» **Data rows**:

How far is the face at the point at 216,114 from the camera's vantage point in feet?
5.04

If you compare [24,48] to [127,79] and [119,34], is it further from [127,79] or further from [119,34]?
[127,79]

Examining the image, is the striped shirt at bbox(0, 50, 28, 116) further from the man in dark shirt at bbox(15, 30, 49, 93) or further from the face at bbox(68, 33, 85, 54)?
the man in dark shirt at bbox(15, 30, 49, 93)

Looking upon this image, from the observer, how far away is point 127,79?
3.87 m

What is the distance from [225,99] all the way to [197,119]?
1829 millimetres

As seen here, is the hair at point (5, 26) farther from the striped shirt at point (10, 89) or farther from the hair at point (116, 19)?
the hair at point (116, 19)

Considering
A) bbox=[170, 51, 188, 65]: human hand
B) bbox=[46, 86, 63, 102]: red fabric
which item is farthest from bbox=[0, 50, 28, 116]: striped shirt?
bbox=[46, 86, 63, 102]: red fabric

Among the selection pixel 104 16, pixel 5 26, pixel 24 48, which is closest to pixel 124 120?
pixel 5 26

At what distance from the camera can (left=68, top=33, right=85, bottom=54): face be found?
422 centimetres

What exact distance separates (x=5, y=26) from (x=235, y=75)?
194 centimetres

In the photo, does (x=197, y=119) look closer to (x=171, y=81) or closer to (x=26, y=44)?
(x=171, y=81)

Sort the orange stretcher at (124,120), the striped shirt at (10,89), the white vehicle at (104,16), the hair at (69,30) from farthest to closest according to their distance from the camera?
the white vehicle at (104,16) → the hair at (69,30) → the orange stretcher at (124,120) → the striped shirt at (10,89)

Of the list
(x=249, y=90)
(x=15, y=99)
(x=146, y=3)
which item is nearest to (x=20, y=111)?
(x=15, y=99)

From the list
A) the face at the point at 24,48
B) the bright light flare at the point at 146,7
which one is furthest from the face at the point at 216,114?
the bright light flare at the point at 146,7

» **Task statement**:
From the records above, extract every entry verbatim.

» **Correct output**:
How far is the face at the point at 216,114 from the camera's vantage point in feet?
5.04

If you compare [24,48] to [127,79] and [119,34], is it further from [127,79] or further from [119,34]?
[127,79]

Examining the image, is the striped shirt at bbox(0, 50, 28, 116) further from the man in dark shirt at bbox(15, 30, 49, 93) or further from the face at bbox(68, 33, 85, 54)?
the man in dark shirt at bbox(15, 30, 49, 93)

Looking upon this image, from the observer, how far away is point 127,79?
3.87 m

What is the distance from [225,99] all the way to [197,119]?
1829 millimetres

As seen here, is the hair at point (5, 26) farther from the striped shirt at point (10, 89) or farther from the hair at point (116, 19)?
the hair at point (116, 19)

Considering
A) bbox=[170, 51, 188, 65]: human hand
B) bbox=[46, 86, 63, 102]: red fabric
which item is farthest from bbox=[0, 50, 28, 116]: striped shirt?
bbox=[46, 86, 63, 102]: red fabric

Among the selection pixel 104 16, pixel 5 26, pixel 24 48, which is closest to pixel 124 120?
pixel 5 26

At what distance from the camera can (left=68, top=33, right=85, bottom=54): face be found?
422 centimetres

What exact distance separates (x=5, y=26) from (x=235, y=75)?
194 centimetres

In the photo, does (x=197, y=119) look closer to (x=171, y=81) or closer to (x=26, y=44)?
(x=171, y=81)

Sort the orange stretcher at (124,120), the striped shirt at (10,89), the white vehicle at (104,16), the hair at (69,30) from farthest to closest according to their distance from the camera?
the white vehicle at (104,16) → the hair at (69,30) → the orange stretcher at (124,120) → the striped shirt at (10,89)

Of the list
(x=249, y=90)
(x=15, y=99)
(x=146, y=3)
which item is nearest to (x=20, y=111)?
(x=15, y=99)

From the list
A) the face at the point at 24,48
B) the bright light flare at the point at 146,7
which one is furthest from the face at the point at 216,114?
the bright light flare at the point at 146,7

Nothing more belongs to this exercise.